13. On the second question he submits that the issue is now covered in favour of the revenue and against the assessee in view of the judgment of this Court in the case of K. Industries Ltd. v. Asstt. CIT [2013] 351 ITR 434/214 Taxman 52/31 taxmann.com 389 where the words ‘total income’ had been understood as total income as arrived at after providing for unabsorbed depreciation and unabsorbed losses of the earlier years and therefore after arriving at the total income, allowing the deduction to be made there from out of the total income is erroneous.

14. On the other hand, appearing on behalf of the respondent/assessee, Mr Surayanarayana – learned counsel submits that the second question is no doubt covered against the assessee but not by this judgment but the later judgment of this Court in the case of K. Industries Ltd. v. Jt. CIT [2013] 351 ITR 454 and though it was a case rendered in the context of the benefits to be claimed under Section 80HHC, the ratio is equally applicable to the deduction that can be claimed under Section 80HHE of the Act and in terms of the answer to a similar question posed for determination, the question had been answered in favour of the revenue and therefore, the question may be answered in favour of the revenue.

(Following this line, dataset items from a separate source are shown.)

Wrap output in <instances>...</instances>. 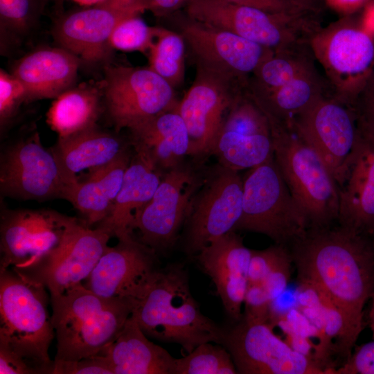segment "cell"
<instances>
[{
  "label": "cell",
  "instance_id": "484cf974",
  "mask_svg": "<svg viewBox=\"0 0 374 374\" xmlns=\"http://www.w3.org/2000/svg\"><path fill=\"white\" fill-rule=\"evenodd\" d=\"M100 354L106 357L113 374H172L175 359L147 338L132 314Z\"/></svg>",
  "mask_w": 374,
  "mask_h": 374
},
{
  "label": "cell",
  "instance_id": "836d02e7",
  "mask_svg": "<svg viewBox=\"0 0 374 374\" xmlns=\"http://www.w3.org/2000/svg\"><path fill=\"white\" fill-rule=\"evenodd\" d=\"M232 356L219 344H199L184 357L175 359L172 374H235Z\"/></svg>",
  "mask_w": 374,
  "mask_h": 374
},
{
  "label": "cell",
  "instance_id": "44dd1931",
  "mask_svg": "<svg viewBox=\"0 0 374 374\" xmlns=\"http://www.w3.org/2000/svg\"><path fill=\"white\" fill-rule=\"evenodd\" d=\"M339 224L374 236V139L362 134L335 176Z\"/></svg>",
  "mask_w": 374,
  "mask_h": 374
},
{
  "label": "cell",
  "instance_id": "7402d4cb",
  "mask_svg": "<svg viewBox=\"0 0 374 374\" xmlns=\"http://www.w3.org/2000/svg\"><path fill=\"white\" fill-rule=\"evenodd\" d=\"M234 231L211 242L196 258L214 283L226 312L240 321L248 287L251 249L244 245L242 238Z\"/></svg>",
  "mask_w": 374,
  "mask_h": 374
},
{
  "label": "cell",
  "instance_id": "f907efd6",
  "mask_svg": "<svg viewBox=\"0 0 374 374\" xmlns=\"http://www.w3.org/2000/svg\"><path fill=\"white\" fill-rule=\"evenodd\" d=\"M82 7H88L99 3L105 0H72Z\"/></svg>",
  "mask_w": 374,
  "mask_h": 374
},
{
  "label": "cell",
  "instance_id": "7c38bea8",
  "mask_svg": "<svg viewBox=\"0 0 374 374\" xmlns=\"http://www.w3.org/2000/svg\"><path fill=\"white\" fill-rule=\"evenodd\" d=\"M145 10V0H105L63 15L54 24L52 35L59 46L77 55L82 64H106L116 26Z\"/></svg>",
  "mask_w": 374,
  "mask_h": 374
},
{
  "label": "cell",
  "instance_id": "1f68e13d",
  "mask_svg": "<svg viewBox=\"0 0 374 374\" xmlns=\"http://www.w3.org/2000/svg\"><path fill=\"white\" fill-rule=\"evenodd\" d=\"M46 0H0L1 52L19 43L36 27Z\"/></svg>",
  "mask_w": 374,
  "mask_h": 374
},
{
  "label": "cell",
  "instance_id": "5b68a950",
  "mask_svg": "<svg viewBox=\"0 0 374 374\" xmlns=\"http://www.w3.org/2000/svg\"><path fill=\"white\" fill-rule=\"evenodd\" d=\"M46 289L11 268L0 271V343L52 374L48 349L55 332Z\"/></svg>",
  "mask_w": 374,
  "mask_h": 374
},
{
  "label": "cell",
  "instance_id": "f35d334b",
  "mask_svg": "<svg viewBox=\"0 0 374 374\" xmlns=\"http://www.w3.org/2000/svg\"><path fill=\"white\" fill-rule=\"evenodd\" d=\"M273 301L261 285L248 284L244 296V320L253 323H269Z\"/></svg>",
  "mask_w": 374,
  "mask_h": 374
},
{
  "label": "cell",
  "instance_id": "f6af8a7d",
  "mask_svg": "<svg viewBox=\"0 0 374 374\" xmlns=\"http://www.w3.org/2000/svg\"><path fill=\"white\" fill-rule=\"evenodd\" d=\"M190 0H145L147 10L157 16H163L174 12Z\"/></svg>",
  "mask_w": 374,
  "mask_h": 374
},
{
  "label": "cell",
  "instance_id": "9a60e30c",
  "mask_svg": "<svg viewBox=\"0 0 374 374\" xmlns=\"http://www.w3.org/2000/svg\"><path fill=\"white\" fill-rule=\"evenodd\" d=\"M242 195L243 179L238 171L219 164L204 179L186 219L189 253H199L213 240L236 230Z\"/></svg>",
  "mask_w": 374,
  "mask_h": 374
},
{
  "label": "cell",
  "instance_id": "8fae6325",
  "mask_svg": "<svg viewBox=\"0 0 374 374\" xmlns=\"http://www.w3.org/2000/svg\"><path fill=\"white\" fill-rule=\"evenodd\" d=\"M204 178L183 163L164 172L150 200L134 216L131 232L154 252L169 249L186 221L193 201Z\"/></svg>",
  "mask_w": 374,
  "mask_h": 374
},
{
  "label": "cell",
  "instance_id": "603a6c76",
  "mask_svg": "<svg viewBox=\"0 0 374 374\" xmlns=\"http://www.w3.org/2000/svg\"><path fill=\"white\" fill-rule=\"evenodd\" d=\"M82 60L61 46H42L17 60L11 73L26 92V101L56 98L73 87Z\"/></svg>",
  "mask_w": 374,
  "mask_h": 374
},
{
  "label": "cell",
  "instance_id": "3957f363",
  "mask_svg": "<svg viewBox=\"0 0 374 374\" xmlns=\"http://www.w3.org/2000/svg\"><path fill=\"white\" fill-rule=\"evenodd\" d=\"M50 296L57 338L54 360H78L100 354L132 313L128 301L102 297L83 283Z\"/></svg>",
  "mask_w": 374,
  "mask_h": 374
},
{
  "label": "cell",
  "instance_id": "ee69618b",
  "mask_svg": "<svg viewBox=\"0 0 374 374\" xmlns=\"http://www.w3.org/2000/svg\"><path fill=\"white\" fill-rule=\"evenodd\" d=\"M228 2L256 8L264 11L285 14L289 15L303 16L314 15L304 10L293 0H224Z\"/></svg>",
  "mask_w": 374,
  "mask_h": 374
},
{
  "label": "cell",
  "instance_id": "f1b7e54d",
  "mask_svg": "<svg viewBox=\"0 0 374 374\" xmlns=\"http://www.w3.org/2000/svg\"><path fill=\"white\" fill-rule=\"evenodd\" d=\"M103 93L100 86L82 83L59 95L47 113V122L58 138L96 126Z\"/></svg>",
  "mask_w": 374,
  "mask_h": 374
},
{
  "label": "cell",
  "instance_id": "74e56055",
  "mask_svg": "<svg viewBox=\"0 0 374 374\" xmlns=\"http://www.w3.org/2000/svg\"><path fill=\"white\" fill-rule=\"evenodd\" d=\"M287 251L285 246L278 244L262 250L251 249L248 284L261 285L274 265Z\"/></svg>",
  "mask_w": 374,
  "mask_h": 374
},
{
  "label": "cell",
  "instance_id": "60d3db41",
  "mask_svg": "<svg viewBox=\"0 0 374 374\" xmlns=\"http://www.w3.org/2000/svg\"><path fill=\"white\" fill-rule=\"evenodd\" d=\"M333 374H374V339L358 347Z\"/></svg>",
  "mask_w": 374,
  "mask_h": 374
},
{
  "label": "cell",
  "instance_id": "2e32d148",
  "mask_svg": "<svg viewBox=\"0 0 374 374\" xmlns=\"http://www.w3.org/2000/svg\"><path fill=\"white\" fill-rule=\"evenodd\" d=\"M290 123L315 150L334 178L362 134L353 106L341 101L331 91Z\"/></svg>",
  "mask_w": 374,
  "mask_h": 374
},
{
  "label": "cell",
  "instance_id": "4dcf8cb0",
  "mask_svg": "<svg viewBox=\"0 0 374 374\" xmlns=\"http://www.w3.org/2000/svg\"><path fill=\"white\" fill-rule=\"evenodd\" d=\"M314 59L309 43L274 51L253 73L248 89L253 96L274 91L314 67Z\"/></svg>",
  "mask_w": 374,
  "mask_h": 374
},
{
  "label": "cell",
  "instance_id": "d4e9b609",
  "mask_svg": "<svg viewBox=\"0 0 374 374\" xmlns=\"http://www.w3.org/2000/svg\"><path fill=\"white\" fill-rule=\"evenodd\" d=\"M177 103L129 130L134 149L146 154L162 172L180 165L188 155V133Z\"/></svg>",
  "mask_w": 374,
  "mask_h": 374
},
{
  "label": "cell",
  "instance_id": "816d5d0a",
  "mask_svg": "<svg viewBox=\"0 0 374 374\" xmlns=\"http://www.w3.org/2000/svg\"><path fill=\"white\" fill-rule=\"evenodd\" d=\"M53 1L57 8L60 9L62 7L64 0H53Z\"/></svg>",
  "mask_w": 374,
  "mask_h": 374
},
{
  "label": "cell",
  "instance_id": "30bf717a",
  "mask_svg": "<svg viewBox=\"0 0 374 374\" xmlns=\"http://www.w3.org/2000/svg\"><path fill=\"white\" fill-rule=\"evenodd\" d=\"M78 219L55 211H8L1 220L0 271L11 268L24 274L60 247Z\"/></svg>",
  "mask_w": 374,
  "mask_h": 374
},
{
  "label": "cell",
  "instance_id": "d6a6232c",
  "mask_svg": "<svg viewBox=\"0 0 374 374\" xmlns=\"http://www.w3.org/2000/svg\"><path fill=\"white\" fill-rule=\"evenodd\" d=\"M185 45V40L179 33L160 28L148 52V67L174 89L184 81Z\"/></svg>",
  "mask_w": 374,
  "mask_h": 374
},
{
  "label": "cell",
  "instance_id": "e575fe53",
  "mask_svg": "<svg viewBox=\"0 0 374 374\" xmlns=\"http://www.w3.org/2000/svg\"><path fill=\"white\" fill-rule=\"evenodd\" d=\"M160 27L148 26L140 15L128 17L121 21L114 30L109 45L112 50L149 52Z\"/></svg>",
  "mask_w": 374,
  "mask_h": 374
},
{
  "label": "cell",
  "instance_id": "d590c367",
  "mask_svg": "<svg viewBox=\"0 0 374 374\" xmlns=\"http://www.w3.org/2000/svg\"><path fill=\"white\" fill-rule=\"evenodd\" d=\"M26 101L22 84L11 73L0 70V121L3 127L14 117L20 105Z\"/></svg>",
  "mask_w": 374,
  "mask_h": 374
},
{
  "label": "cell",
  "instance_id": "52a82bcc",
  "mask_svg": "<svg viewBox=\"0 0 374 374\" xmlns=\"http://www.w3.org/2000/svg\"><path fill=\"white\" fill-rule=\"evenodd\" d=\"M186 15L233 33L274 51L309 42L319 24L312 15L271 13L224 0H190Z\"/></svg>",
  "mask_w": 374,
  "mask_h": 374
},
{
  "label": "cell",
  "instance_id": "c3c4849f",
  "mask_svg": "<svg viewBox=\"0 0 374 374\" xmlns=\"http://www.w3.org/2000/svg\"><path fill=\"white\" fill-rule=\"evenodd\" d=\"M306 11L315 15L319 13L326 3L325 0H293Z\"/></svg>",
  "mask_w": 374,
  "mask_h": 374
},
{
  "label": "cell",
  "instance_id": "d6986e66",
  "mask_svg": "<svg viewBox=\"0 0 374 374\" xmlns=\"http://www.w3.org/2000/svg\"><path fill=\"white\" fill-rule=\"evenodd\" d=\"M110 237L105 229H91L78 220L53 255L21 275L44 285L50 295L62 294L88 278L107 248Z\"/></svg>",
  "mask_w": 374,
  "mask_h": 374
},
{
  "label": "cell",
  "instance_id": "277c9868",
  "mask_svg": "<svg viewBox=\"0 0 374 374\" xmlns=\"http://www.w3.org/2000/svg\"><path fill=\"white\" fill-rule=\"evenodd\" d=\"M269 121L275 161L308 229L332 225L338 220L339 211L338 189L332 172L291 123Z\"/></svg>",
  "mask_w": 374,
  "mask_h": 374
},
{
  "label": "cell",
  "instance_id": "8992f818",
  "mask_svg": "<svg viewBox=\"0 0 374 374\" xmlns=\"http://www.w3.org/2000/svg\"><path fill=\"white\" fill-rule=\"evenodd\" d=\"M242 179V210L236 229L266 235L284 246L306 233V219L274 157L250 168Z\"/></svg>",
  "mask_w": 374,
  "mask_h": 374
},
{
  "label": "cell",
  "instance_id": "ffe728a7",
  "mask_svg": "<svg viewBox=\"0 0 374 374\" xmlns=\"http://www.w3.org/2000/svg\"><path fill=\"white\" fill-rule=\"evenodd\" d=\"M157 268L153 250L134 238L118 240L107 247L82 283L102 297L130 302Z\"/></svg>",
  "mask_w": 374,
  "mask_h": 374
},
{
  "label": "cell",
  "instance_id": "7bdbcfd3",
  "mask_svg": "<svg viewBox=\"0 0 374 374\" xmlns=\"http://www.w3.org/2000/svg\"><path fill=\"white\" fill-rule=\"evenodd\" d=\"M1 374L44 373L42 369L25 357L0 343Z\"/></svg>",
  "mask_w": 374,
  "mask_h": 374
},
{
  "label": "cell",
  "instance_id": "f546056e",
  "mask_svg": "<svg viewBox=\"0 0 374 374\" xmlns=\"http://www.w3.org/2000/svg\"><path fill=\"white\" fill-rule=\"evenodd\" d=\"M326 93V84L314 66L269 93H250L270 119L289 123Z\"/></svg>",
  "mask_w": 374,
  "mask_h": 374
},
{
  "label": "cell",
  "instance_id": "ac0fdd59",
  "mask_svg": "<svg viewBox=\"0 0 374 374\" xmlns=\"http://www.w3.org/2000/svg\"><path fill=\"white\" fill-rule=\"evenodd\" d=\"M66 185L53 152L42 145L37 133L2 155L0 187L5 196L39 201L62 198Z\"/></svg>",
  "mask_w": 374,
  "mask_h": 374
},
{
  "label": "cell",
  "instance_id": "9c48e42d",
  "mask_svg": "<svg viewBox=\"0 0 374 374\" xmlns=\"http://www.w3.org/2000/svg\"><path fill=\"white\" fill-rule=\"evenodd\" d=\"M107 114L118 132L174 107V88L150 67L104 66L100 84Z\"/></svg>",
  "mask_w": 374,
  "mask_h": 374
},
{
  "label": "cell",
  "instance_id": "4316f807",
  "mask_svg": "<svg viewBox=\"0 0 374 374\" xmlns=\"http://www.w3.org/2000/svg\"><path fill=\"white\" fill-rule=\"evenodd\" d=\"M132 159L129 150L103 167L89 170L85 179L66 186L62 199L85 217V224H99L109 215Z\"/></svg>",
  "mask_w": 374,
  "mask_h": 374
},
{
  "label": "cell",
  "instance_id": "e0dca14e",
  "mask_svg": "<svg viewBox=\"0 0 374 374\" xmlns=\"http://www.w3.org/2000/svg\"><path fill=\"white\" fill-rule=\"evenodd\" d=\"M179 33L197 64L242 84H247L249 75L274 52L188 16L179 23Z\"/></svg>",
  "mask_w": 374,
  "mask_h": 374
},
{
  "label": "cell",
  "instance_id": "7a4b0ae2",
  "mask_svg": "<svg viewBox=\"0 0 374 374\" xmlns=\"http://www.w3.org/2000/svg\"><path fill=\"white\" fill-rule=\"evenodd\" d=\"M129 303L131 314L147 336L177 344L187 354L203 343L224 344L226 332L201 312L181 265L157 268Z\"/></svg>",
  "mask_w": 374,
  "mask_h": 374
},
{
  "label": "cell",
  "instance_id": "db71d44e",
  "mask_svg": "<svg viewBox=\"0 0 374 374\" xmlns=\"http://www.w3.org/2000/svg\"><path fill=\"white\" fill-rule=\"evenodd\" d=\"M373 238H374V236H373Z\"/></svg>",
  "mask_w": 374,
  "mask_h": 374
},
{
  "label": "cell",
  "instance_id": "f5cc1de1",
  "mask_svg": "<svg viewBox=\"0 0 374 374\" xmlns=\"http://www.w3.org/2000/svg\"><path fill=\"white\" fill-rule=\"evenodd\" d=\"M373 1V0H368V1Z\"/></svg>",
  "mask_w": 374,
  "mask_h": 374
},
{
  "label": "cell",
  "instance_id": "5bb4252c",
  "mask_svg": "<svg viewBox=\"0 0 374 374\" xmlns=\"http://www.w3.org/2000/svg\"><path fill=\"white\" fill-rule=\"evenodd\" d=\"M247 86L197 64L195 80L177 103L188 133V155L197 158L212 153L234 98Z\"/></svg>",
  "mask_w": 374,
  "mask_h": 374
},
{
  "label": "cell",
  "instance_id": "cb8c5ba5",
  "mask_svg": "<svg viewBox=\"0 0 374 374\" xmlns=\"http://www.w3.org/2000/svg\"><path fill=\"white\" fill-rule=\"evenodd\" d=\"M163 175L146 154L134 150L112 209L98 226L118 240L133 239L131 225L134 216L152 197Z\"/></svg>",
  "mask_w": 374,
  "mask_h": 374
},
{
  "label": "cell",
  "instance_id": "7dc6e473",
  "mask_svg": "<svg viewBox=\"0 0 374 374\" xmlns=\"http://www.w3.org/2000/svg\"><path fill=\"white\" fill-rule=\"evenodd\" d=\"M359 24L374 37V0L368 1L364 6Z\"/></svg>",
  "mask_w": 374,
  "mask_h": 374
},
{
  "label": "cell",
  "instance_id": "681fc988",
  "mask_svg": "<svg viewBox=\"0 0 374 374\" xmlns=\"http://www.w3.org/2000/svg\"><path fill=\"white\" fill-rule=\"evenodd\" d=\"M372 305L369 313L370 327L372 332L373 339H374V292L372 295Z\"/></svg>",
  "mask_w": 374,
  "mask_h": 374
},
{
  "label": "cell",
  "instance_id": "bcb514c9",
  "mask_svg": "<svg viewBox=\"0 0 374 374\" xmlns=\"http://www.w3.org/2000/svg\"><path fill=\"white\" fill-rule=\"evenodd\" d=\"M326 3L338 11L352 13L364 6L368 0H325Z\"/></svg>",
  "mask_w": 374,
  "mask_h": 374
},
{
  "label": "cell",
  "instance_id": "6da1fadb",
  "mask_svg": "<svg viewBox=\"0 0 374 374\" xmlns=\"http://www.w3.org/2000/svg\"><path fill=\"white\" fill-rule=\"evenodd\" d=\"M351 228L309 229L290 251L301 285L322 294L341 313L346 357L362 330L364 307L374 292V240Z\"/></svg>",
  "mask_w": 374,
  "mask_h": 374
},
{
  "label": "cell",
  "instance_id": "ab89813d",
  "mask_svg": "<svg viewBox=\"0 0 374 374\" xmlns=\"http://www.w3.org/2000/svg\"><path fill=\"white\" fill-rule=\"evenodd\" d=\"M52 374H113L106 357L102 355L78 360H53Z\"/></svg>",
  "mask_w": 374,
  "mask_h": 374
},
{
  "label": "cell",
  "instance_id": "b9f144b4",
  "mask_svg": "<svg viewBox=\"0 0 374 374\" xmlns=\"http://www.w3.org/2000/svg\"><path fill=\"white\" fill-rule=\"evenodd\" d=\"M292 259L289 251L274 265L261 285L274 301L286 289L291 277Z\"/></svg>",
  "mask_w": 374,
  "mask_h": 374
},
{
  "label": "cell",
  "instance_id": "8d00e7d4",
  "mask_svg": "<svg viewBox=\"0 0 374 374\" xmlns=\"http://www.w3.org/2000/svg\"><path fill=\"white\" fill-rule=\"evenodd\" d=\"M353 107L362 133L374 139V66L357 93Z\"/></svg>",
  "mask_w": 374,
  "mask_h": 374
},
{
  "label": "cell",
  "instance_id": "ba28073f",
  "mask_svg": "<svg viewBox=\"0 0 374 374\" xmlns=\"http://www.w3.org/2000/svg\"><path fill=\"white\" fill-rule=\"evenodd\" d=\"M309 46L326 72L332 93L353 105L374 66V37L359 21L344 18L317 29Z\"/></svg>",
  "mask_w": 374,
  "mask_h": 374
},
{
  "label": "cell",
  "instance_id": "4fadbf2b",
  "mask_svg": "<svg viewBox=\"0 0 374 374\" xmlns=\"http://www.w3.org/2000/svg\"><path fill=\"white\" fill-rule=\"evenodd\" d=\"M224 345L238 373L329 374L322 364L278 337L269 323L240 320L226 332Z\"/></svg>",
  "mask_w": 374,
  "mask_h": 374
},
{
  "label": "cell",
  "instance_id": "83f0119b",
  "mask_svg": "<svg viewBox=\"0 0 374 374\" xmlns=\"http://www.w3.org/2000/svg\"><path fill=\"white\" fill-rule=\"evenodd\" d=\"M128 150L117 135L97 125L65 138H58L51 149L66 186L75 182L77 173L107 165Z\"/></svg>",
  "mask_w": 374,
  "mask_h": 374
}]
</instances>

15. However, with regard to the first question regarding the amount attributable to the fluctuation in the foreign exchange rate, Mr Suryanarayana would submit that this amount is not the amount which can be said to be derived from the second degree source as pointed out in the very judgment of the Supreme Court in the case of Liberty India Ltd. (supra), in particular paragraph 14, which is also read upon by the learned counsel for the revenue that as far as the present appeal is concerned, the only activity of the assessee is to produce software and export and assessee has no other business activity or profits and the fluctuation in exchange rate is an incidental aspect but it is the entire amount that is received inclusive of difference attributable to the fluctuation in the foreign exchange rate that is treated as the value of the exports and therefore, no distinction can be made as between the actual value of the export of the goods and the amount attributable to the gains from fluctuation of the foreign exchange rates etc.

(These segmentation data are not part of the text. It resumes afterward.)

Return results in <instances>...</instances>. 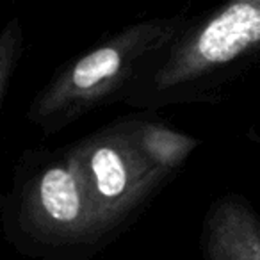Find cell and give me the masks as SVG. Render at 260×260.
<instances>
[{
    "label": "cell",
    "instance_id": "cell-7",
    "mask_svg": "<svg viewBox=\"0 0 260 260\" xmlns=\"http://www.w3.org/2000/svg\"><path fill=\"white\" fill-rule=\"evenodd\" d=\"M23 45H25V36H23L22 20L18 16H13L0 29V107L4 104L9 84L22 59Z\"/></svg>",
    "mask_w": 260,
    "mask_h": 260
},
{
    "label": "cell",
    "instance_id": "cell-3",
    "mask_svg": "<svg viewBox=\"0 0 260 260\" xmlns=\"http://www.w3.org/2000/svg\"><path fill=\"white\" fill-rule=\"evenodd\" d=\"M185 22L187 16L182 15L141 20L70 59L36 93L27 119L45 136H52L109 102H121Z\"/></svg>",
    "mask_w": 260,
    "mask_h": 260
},
{
    "label": "cell",
    "instance_id": "cell-5",
    "mask_svg": "<svg viewBox=\"0 0 260 260\" xmlns=\"http://www.w3.org/2000/svg\"><path fill=\"white\" fill-rule=\"evenodd\" d=\"M200 249L202 260H260V216L248 198L228 192L210 203Z\"/></svg>",
    "mask_w": 260,
    "mask_h": 260
},
{
    "label": "cell",
    "instance_id": "cell-6",
    "mask_svg": "<svg viewBox=\"0 0 260 260\" xmlns=\"http://www.w3.org/2000/svg\"><path fill=\"white\" fill-rule=\"evenodd\" d=\"M130 134L145 157L162 173L173 175L187 162L191 153L200 146V139L180 132L162 121L145 118H126Z\"/></svg>",
    "mask_w": 260,
    "mask_h": 260
},
{
    "label": "cell",
    "instance_id": "cell-1",
    "mask_svg": "<svg viewBox=\"0 0 260 260\" xmlns=\"http://www.w3.org/2000/svg\"><path fill=\"white\" fill-rule=\"evenodd\" d=\"M0 224L16 251L38 260H87L118 235L94 207L72 146L20 157Z\"/></svg>",
    "mask_w": 260,
    "mask_h": 260
},
{
    "label": "cell",
    "instance_id": "cell-4",
    "mask_svg": "<svg viewBox=\"0 0 260 260\" xmlns=\"http://www.w3.org/2000/svg\"><path fill=\"white\" fill-rule=\"evenodd\" d=\"M70 146L94 207L118 234L170 178L138 148L126 118L100 126Z\"/></svg>",
    "mask_w": 260,
    "mask_h": 260
},
{
    "label": "cell",
    "instance_id": "cell-2",
    "mask_svg": "<svg viewBox=\"0 0 260 260\" xmlns=\"http://www.w3.org/2000/svg\"><path fill=\"white\" fill-rule=\"evenodd\" d=\"M260 62V0H237L185 25L152 59L121 102L141 109L209 102Z\"/></svg>",
    "mask_w": 260,
    "mask_h": 260
}]
</instances>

16. In view of the submissions at the bar, we have examined the questions. The amount which is sought to be attributed as gain from fluctuation of foreign exchange no-doubt might have been due to some fluctuation but as these are amounts received in Indian currency as the total amount that an exporter receives ultimately for the export of the goods,- it should be taken together with the value of the goods itself in which event, in our opinion, even the amount said to be attributable to the fluctuation in the foreign-exchange rate forms part of the value of the export goods and cannot be distinguished there from. In fact the converse of this viz., if the fluctuation in foreign exchange brought down the value, an assessee cannot claim that this amount should be excluded and the export value maintained at a higher figure.

17. Though it may be an aspect beyond the control of the assessee or the revenue, it does affect the actual value of the exported goods either way. We are of the opinion that the tribunal has not committed any error on this aspect. Therefore, there is no occasion to exclude 90% of the amount attributable to export gains from the foreign exchange rate fluctuation and accordingly, we answer the first question against the revenue and in favour of the assessee.”

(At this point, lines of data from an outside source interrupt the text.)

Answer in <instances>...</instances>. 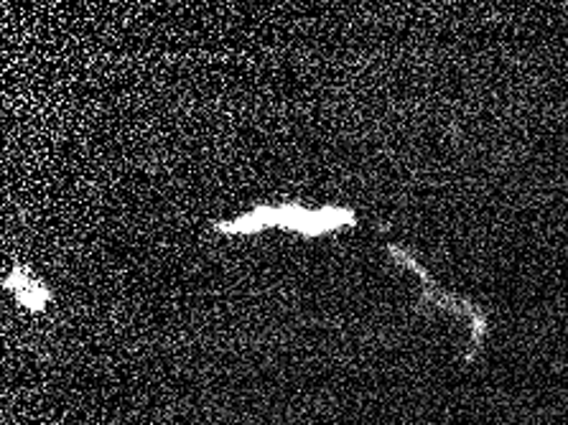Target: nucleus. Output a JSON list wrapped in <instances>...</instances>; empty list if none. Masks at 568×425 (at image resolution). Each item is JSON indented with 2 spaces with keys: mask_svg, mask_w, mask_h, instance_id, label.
<instances>
[{
  "mask_svg": "<svg viewBox=\"0 0 568 425\" xmlns=\"http://www.w3.org/2000/svg\"><path fill=\"white\" fill-rule=\"evenodd\" d=\"M6 289L13 291L16 301L31 311H44V306L51 301V293L44 289V285H41L37 277L19 271V267L6 277Z\"/></svg>",
  "mask_w": 568,
  "mask_h": 425,
  "instance_id": "f03ea898",
  "label": "nucleus"
},
{
  "mask_svg": "<svg viewBox=\"0 0 568 425\" xmlns=\"http://www.w3.org/2000/svg\"><path fill=\"white\" fill-rule=\"evenodd\" d=\"M253 216L261 224V230L283 227L301 234V237H322L344 224H355V212L342 210V206H326V210H304L298 204L286 206H257Z\"/></svg>",
  "mask_w": 568,
  "mask_h": 425,
  "instance_id": "f257e3e1",
  "label": "nucleus"
}]
</instances>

27. Therefore, respectfully following the decision of the honourable Karnataka High Court, we also hold that 90% of the foreign-exchange gain cannot be reduced from the profits and gains of the business of the export of software while calculating deduction u/s 80HHE of the income tax act. Accordingly ground number 8 of the appeal for assessment year 2004 – 05 filed by the assessee is allowed.

28. Ground number 9 and 10 for assessment year 2004 – 05 and ground number 7 and 8 for assessment year 2005 – 06 are general grounds in the nature, no separate submissions are made by both the parties therefore, those are dismissed.

29. In the result, appeal of the assessee for assessment year 2004 – 05 and 2005 – 06 are partly allowed.

Order pronounced in the open court on 26/10/2020.